DOCUMENT PASSAGE below:

Adonis Diaries

Posts Tagged ‘natural sciences

Nature is worth a set of equations; (Nov. 17, 2009)

I have been reading speeches and comments of Albert Einstein, a great theoretical physicist in the 20th century.

Einstein is persuaded that mathematics, exclusively, can describe and represent nature’s phenomena; that all nature’s complexities can be comprehend and imagined as the simplest system in concepts and principles.

The fundamental creative principle resides in mathematics.  And formulas have to be the simplest and most beautifully general. Mathematical concepts can be suggested by experience, the unique criteria of utilization of a mathematical construct.

I got into thinking.

I read this dictum when I was graduating in physics and I have been appreciating this recurring philosophy ever since. The basic goal in theoretical physics for over a century was to discover the all encompassing field of energy that can unite the varieties of fields that experiments have been popping up to describing particular phenomena in nature, such as electrical and magnetic fields as well as all these “weak” and “stronger” fields of energy emanating from atoms, protons, and all the varieties of smaller elements.

I got into thinking.

Up until the first quarter of the 20th century most experiments in natural sciences were done by varying one factor at a time; experiments never used more than one independent variable and more than one dependent variable (objective measuring variable or the data).  Even today, most engineers perform these kinds of totally inefficient and worthless experiments: no interactions among variables can be analyzed, the most important and fundamental intelligences in all kinds of sciences. These engineers have simply not been exposed to experimental designs in their required curriculum!

Although the theory of probability was very advanced, the field of practical statistical analysis of data was not yet developed; it was real pain and very time consuming doing all the computations by hand for slightly complex experimental designs.

Sophisticated and specialized statistical packages constructs for different fields of research evolved after the mass number crunchers of computers were invented.

Consequently, early theoretical scientists refrained from complicating their constructs simply because they had to solve their exercises and compute them by hand in order to verify their contentious theories.

Thus, theoretical scientists knew that the experimental scientists could not practically deal with complex mathematical constructs and would refrain from undertaking complex experiments in order to confirm or refute any complex construct.

The trend, paradigm, or philosophy for the theoretical scientists was to promoting the concept that theories should be the simplest with the least numbers of axioms (fundamental principles); they did their best to imagining one general causative factor that affected the behavior of natural phenomena or would be applicable to most natural phenomena.

End of DOCUMENT PASSAGE.
DATASET ENTRIES below:

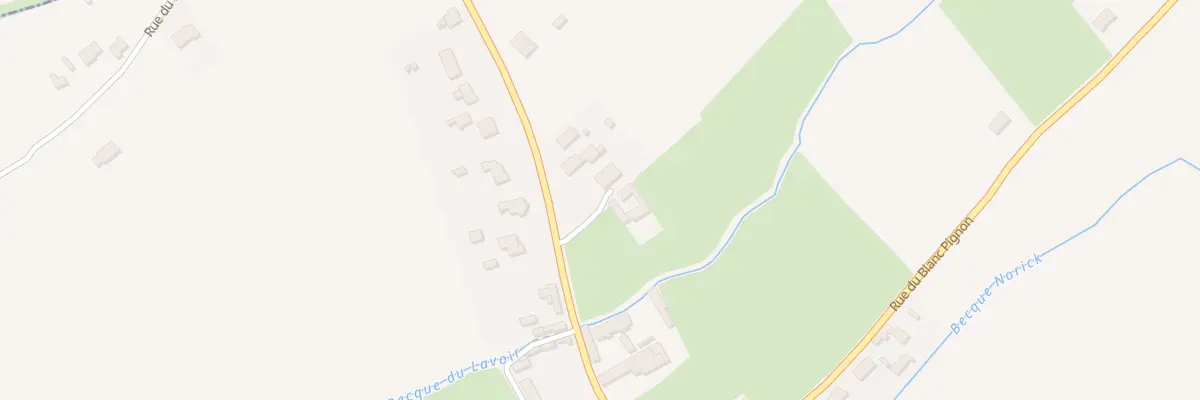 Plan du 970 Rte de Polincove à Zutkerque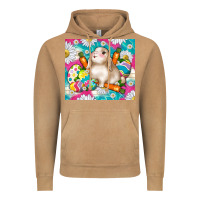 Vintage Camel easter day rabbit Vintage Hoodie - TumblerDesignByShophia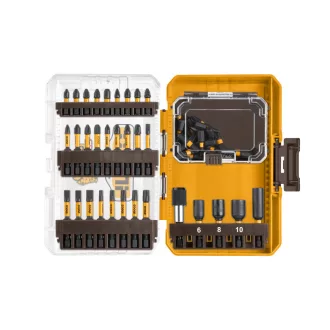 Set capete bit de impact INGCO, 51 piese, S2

End of DATASET ENTRIES.
DATASET ENTRIES below:

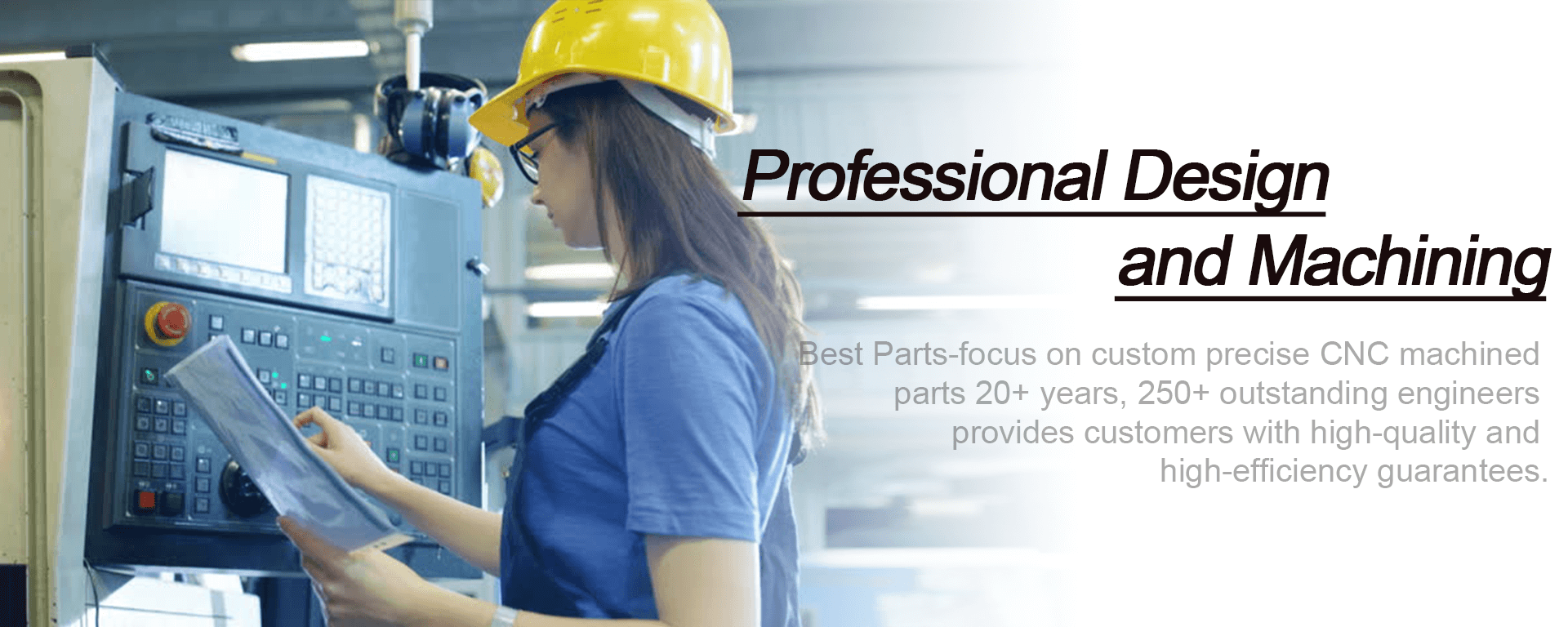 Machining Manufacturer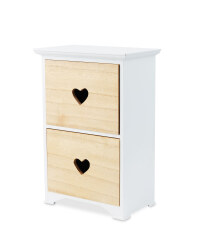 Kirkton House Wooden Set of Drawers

End of DATASET ENTRIES.

• [WORK ORDER A] Rewrite the blog post from "Up until the" to "complex experimental designs.", replacing "engineers" with "researchers".
• [WORK ORDER B] According to the blog post, how were most experiments in natural sciences done up until the first quarter of the 20th century?

• [YOUR SOLUTION A]
Up until the first quarter of the 20th century most experiments in natural sciences were done by varying one factor at a time; experiments never used more than one independent variable and more than one dependent variable (objective measuring variable or the data).  Even today, most researchers perform these kinds of totally inefficient and worthless experiments: no interactions among variables can be analyzed, the most important and fundamental intelligences in all kinds of sciences. These researchers have simply not been exposed to experimental designs in their required curriculum!

Although the theory of probability was very advanced, the field of practical statistical analysis of data was not yet developed; it was real pain and very time consuming doing all the computations by hand for slightly complex experimental designs.

• [YOUR SOLUTION B] By varying one factor at a time.